--- Start of RECORDS SHOWN ---

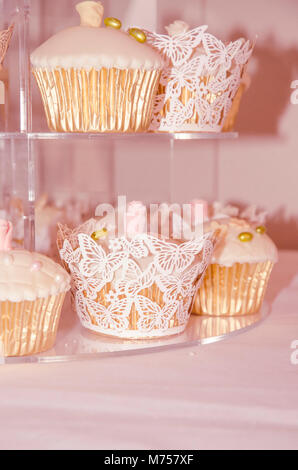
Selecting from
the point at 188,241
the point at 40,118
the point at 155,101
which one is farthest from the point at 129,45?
the point at 40,118

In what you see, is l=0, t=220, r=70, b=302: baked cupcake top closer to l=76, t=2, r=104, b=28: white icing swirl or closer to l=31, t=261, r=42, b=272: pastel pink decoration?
l=31, t=261, r=42, b=272: pastel pink decoration

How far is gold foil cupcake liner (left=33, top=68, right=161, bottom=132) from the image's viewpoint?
1248 millimetres

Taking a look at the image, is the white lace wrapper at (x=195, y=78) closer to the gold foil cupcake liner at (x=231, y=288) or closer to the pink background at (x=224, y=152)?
the gold foil cupcake liner at (x=231, y=288)

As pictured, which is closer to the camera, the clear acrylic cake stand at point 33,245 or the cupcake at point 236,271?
the clear acrylic cake stand at point 33,245

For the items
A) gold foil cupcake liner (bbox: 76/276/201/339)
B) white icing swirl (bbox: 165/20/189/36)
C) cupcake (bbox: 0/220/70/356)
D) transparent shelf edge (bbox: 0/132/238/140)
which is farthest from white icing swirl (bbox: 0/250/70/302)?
white icing swirl (bbox: 165/20/189/36)

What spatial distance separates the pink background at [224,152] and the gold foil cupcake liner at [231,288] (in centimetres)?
126

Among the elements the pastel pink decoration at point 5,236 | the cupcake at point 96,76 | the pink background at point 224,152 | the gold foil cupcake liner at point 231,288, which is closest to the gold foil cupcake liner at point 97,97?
the cupcake at point 96,76

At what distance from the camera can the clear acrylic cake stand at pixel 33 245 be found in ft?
3.94

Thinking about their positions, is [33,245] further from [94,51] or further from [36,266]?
[94,51]

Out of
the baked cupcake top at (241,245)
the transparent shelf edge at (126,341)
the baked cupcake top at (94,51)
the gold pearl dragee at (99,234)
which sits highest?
the baked cupcake top at (94,51)

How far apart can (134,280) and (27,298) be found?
0.20m
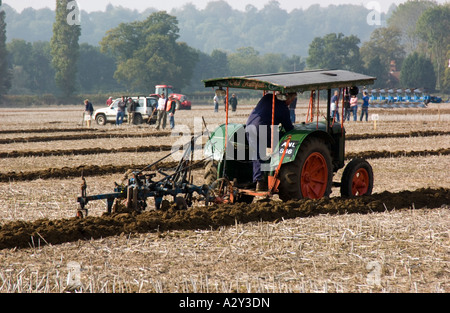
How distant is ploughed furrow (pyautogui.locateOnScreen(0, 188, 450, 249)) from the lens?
22.4ft

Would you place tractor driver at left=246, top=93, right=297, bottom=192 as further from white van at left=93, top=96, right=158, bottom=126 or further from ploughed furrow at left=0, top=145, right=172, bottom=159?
white van at left=93, top=96, right=158, bottom=126

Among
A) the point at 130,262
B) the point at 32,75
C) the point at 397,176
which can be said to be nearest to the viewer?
the point at 130,262

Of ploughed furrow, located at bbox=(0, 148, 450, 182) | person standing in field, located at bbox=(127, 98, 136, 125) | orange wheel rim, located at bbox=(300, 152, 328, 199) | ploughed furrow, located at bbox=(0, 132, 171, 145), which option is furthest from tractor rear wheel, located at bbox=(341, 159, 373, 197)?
person standing in field, located at bbox=(127, 98, 136, 125)

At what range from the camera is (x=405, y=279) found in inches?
213

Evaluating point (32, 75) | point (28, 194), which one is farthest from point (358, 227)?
point (32, 75)

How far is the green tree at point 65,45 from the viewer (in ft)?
266

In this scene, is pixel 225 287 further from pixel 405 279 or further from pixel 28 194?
pixel 28 194

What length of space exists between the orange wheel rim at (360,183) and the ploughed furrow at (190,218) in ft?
1.62

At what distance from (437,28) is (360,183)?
11627cm

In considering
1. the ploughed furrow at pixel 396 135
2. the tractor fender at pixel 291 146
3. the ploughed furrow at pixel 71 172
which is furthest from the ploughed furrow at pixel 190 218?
the ploughed furrow at pixel 396 135

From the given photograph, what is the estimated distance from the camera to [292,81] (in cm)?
844

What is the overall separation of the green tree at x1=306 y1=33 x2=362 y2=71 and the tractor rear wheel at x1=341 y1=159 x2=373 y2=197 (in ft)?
312

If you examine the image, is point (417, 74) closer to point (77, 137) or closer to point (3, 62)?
point (3, 62)
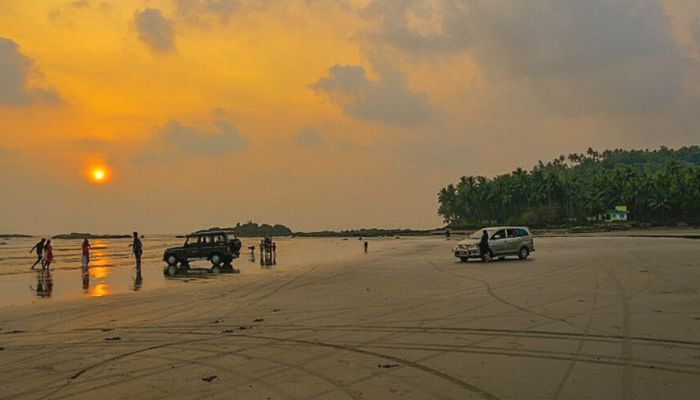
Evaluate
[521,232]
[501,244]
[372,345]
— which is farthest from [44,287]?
[521,232]

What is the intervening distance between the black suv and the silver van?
13.7 meters

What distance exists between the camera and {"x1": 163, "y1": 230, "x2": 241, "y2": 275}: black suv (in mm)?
36125

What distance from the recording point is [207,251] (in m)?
36.3

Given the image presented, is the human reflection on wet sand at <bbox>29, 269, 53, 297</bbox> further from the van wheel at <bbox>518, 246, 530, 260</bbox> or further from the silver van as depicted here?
the van wheel at <bbox>518, 246, 530, 260</bbox>

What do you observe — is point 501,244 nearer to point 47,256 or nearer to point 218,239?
point 218,239

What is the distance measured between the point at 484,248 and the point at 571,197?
419ft

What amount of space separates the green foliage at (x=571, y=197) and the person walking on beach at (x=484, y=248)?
3805 inches

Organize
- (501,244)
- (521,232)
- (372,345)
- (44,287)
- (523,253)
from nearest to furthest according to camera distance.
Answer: (372,345) → (44,287) → (501,244) → (523,253) → (521,232)

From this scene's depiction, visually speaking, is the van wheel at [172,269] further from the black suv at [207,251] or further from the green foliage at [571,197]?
the green foliage at [571,197]

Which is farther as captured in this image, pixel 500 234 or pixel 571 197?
pixel 571 197

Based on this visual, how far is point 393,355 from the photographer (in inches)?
340

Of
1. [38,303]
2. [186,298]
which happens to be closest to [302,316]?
[186,298]

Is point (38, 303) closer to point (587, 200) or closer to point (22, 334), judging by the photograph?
point (22, 334)

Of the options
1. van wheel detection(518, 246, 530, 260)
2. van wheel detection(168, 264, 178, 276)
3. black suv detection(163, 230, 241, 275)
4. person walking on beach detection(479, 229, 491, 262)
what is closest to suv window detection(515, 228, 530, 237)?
van wheel detection(518, 246, 530, 260)
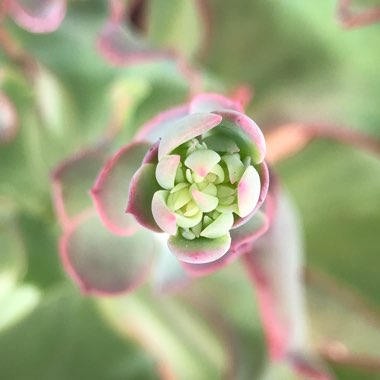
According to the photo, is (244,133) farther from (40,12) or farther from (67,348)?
(67,348)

--- End of RECORDS SHOWN ---

Can you write out all of the records above again with "transparent shelf edge" swapped for "glass shelf edge" and everything else kept the same? Leave the pictures out.

Selecting from
the point at 188,241
the point at 40,118
the point at 155,101
which one is farthest from the point at 129,45?
the point at 40,118

In what you see, is l=0, t=220, r=70, b=302: baked cupcake top closer to l=76, t=2, r=104, b=28: white icing swirl or closer to l=31, t=261, r=42, b=272: pastel pink decoration?
l=31, t=261, r=42, b=272: pastel pink decoration

How far is gold foil cupcake liner (left=33, top=68, right=161, bottom=132) from the image's viewpoint?
1248 millimetres

Taking a look at the image, is the white lace wrapper at (x=195, y=78) closer to the gold foil cupcake liner at (x=231, y=288) or closer to the pink background at (x=224, y=152)?
the gold foil cupcake liner at (x=231, y=288)

As pictured, which is closer to the camera, the clear acrylic cake stand at point 33,245 or the cupcake at point 236,271?
the clear acrylic cake stand at point 33,245

For the items
A) gold foil cupcake liner (bbox: 76/276/201/339)
B) white icing swirl (bbox: 165/20/189/36)
C) cupcake (bbox: 0/220/70/356)
D) glass shelf edge (bbox: 0/132/238/140)
which is farthest from white icing swirl (bbox: 0/250/70/302)?
white icing swirl (bbox: 165/20/189/36)

What spatial distance separates the pink background at [224,152] and the gold foil cupcake liner at [231,288] (in centimetres)?
126

Among the elements the pastel pink decoration at point 5,236 | the cupcake at point 96,76 | the pink background at point 224,152 | the gold foil cupcake liner at point 231,288, which is closest to the gold foil cupcake liner at point 97,97?
the cupcake at point 96,76

At what distance from the camera can the clear acrylic cake stand at pixel 33 245 be found in ft?
3.94

Thinking about their positions, is [33,245] further from [94,51] or further from [36,266]?
[94,51]

Out of
the baked cupcake top at (241,245)
the glass shelf edge at (126,341)
the baked cupcake top at (94,51)
the gold pearl dragee at (99,234)
which sits highest?
the baked cupcake top at (94,51)

How far apart can (134,280) and (27,298) be found?
0.20m
How distant is ploughed furrow (pyautogui.locateOnScreen(0, 188, 450, 249)) from the lens?
22.4ft

Would you place tractor driver at left=246, top=93, right=297, bottom=192 as further from white van at left=93, top=96, right=158, bottom=126 or further from ploughed furrow at left=0, top=145, right=172, bottom=159?
white van at left=93, top=96, right=158, bottom=126

Among
A) the point at 130,262
B) the point at 32,75
C) the point at 397,176
which can be said to be nearest to the viewer?
the point at 130,262

Of ploughed furrow, located at bbox=(0, 148, 450, 182) | person standing in field, located at bbox=(127, 98, 136, 125) | orange wheel rim, located at bbox=(300, 152, 328, 199) | ploughed furrow, located at bbox=(0, 132, 171, 145), which option is furthest from tractor rear wheel, located at bbox=(341, 159, 373, 197)?
person standing in field, located at bbox=(127, 98, 136, 125)

At what range from the camera is (x=405, y=279) found in inches?
213

Evaluating point (32, 75) | point (28, 194), which one is farthest from point (358, 227)?
point (32, 75)

How far is the green tree at point 65,45 from the viewer (in ft)?
266

In this scene, is pixel 225 287 further from pixel 405 279 or further from pixel 28 194?
pixel 28 194

What length of space exists between the orange wheel rim at (360,183) and the ploughed furrow at (190,218) in ft?
1.62

At what distance from (437,28) is (360,183)?
11627cm

In considering
1. the ploughed furrow at pixel 396 135
2. the tractor fender at pixel 291 146
3. the ploughed furrow at pixel 71 172
which is furthest from the ploughed furrow at pixel 190 218?
the ploughed furrow at pixel 396 135

From the given photograph, what is the estimated distance from the camera to [292,81] (in cm)?
844

What is the overall separation of the green tree at x1=306 y1=33 x2=362 y2=71 and the tractor rear wheel at x1=341 y1=159 x2=373 y2=197 (in ft)?
312

If you examine the image, is point (417, 74) closer to point (77, 137) or closer to point (3, 62)?
point (3, 62)
Evaluate
[521,232]
[501,244]
[372,345]
— which is farthest from [44,287]?
[521,232]

What is the intervening distance between the black suv and the silver van?
13.7 meters

What distance exists between the camera and {"x1": 163, "y1": 230, "x2": 241, "y2": 275}: black suv (in mm)?
36125

What distance from the recording point is [207,251] (in m)?
36.3

Given the image presented, is the human reflection on wet sand at <bbox>29, 269, 53, 297</bbox> further from the van wheel at <bbox>518, 246, 530, 260</bbox> or further from the silver van as depicted here?
the van wheel at <bbox>518, 246, 530, 260</bbox>

What do you observe — is point 501,244 nearer to point 47,256 or nearer to point 218,239?
point 218,239

What is the distance measured between the point at 484,248 and the point at 571,197?
419ft

What amount of space separates the green foliage at (x=571, y=197) and the person walking on beach at (x=484, y=248)?
3805 inches

Organize
- (501,244)
- (521,232)
- (372,345)
- (44,287)
- (523,253)
from nearest to furthest according to camera distance.
Answer: (372,345) → (44,287) → (501,244) → (523,253) → (521,232)

From this scene's depiction, visually speaking, is the van wheel at [172,269] further from the black suv at [207,251] or further from the green foliage at [571,197]?
the green foliage at [571,197]

Which is farther as captured in this image, pixel 500 234 or pixel 571 197?
pixel 571 197

Based on this visual, how far is point 393,355 from the photographer (in inches)?
340

Of
1. [38,303]
2. [186,298]
which happens to be closest to [302,316]?
[186,298]

Is point (38, 303) closer to point (587, 200) or closer to point (22, 334), judging by the photograph?
point (22, 334)

Of the options
1. van wheel detection(518, 246, 530, 260)
2. van wheel detection(168, 264, 178, 276)
3. black suv detection(163, 230, 241, 275)
4. person walking on beach detection(479, 229, 491, 262)
what is closest to suv window detection(515, 228, 530, 237)?
van wheel detection(518, 246, 530, 260)
According to the photo, is (244,133) farther from (40,12) or farther from (67,348)?
(67,348)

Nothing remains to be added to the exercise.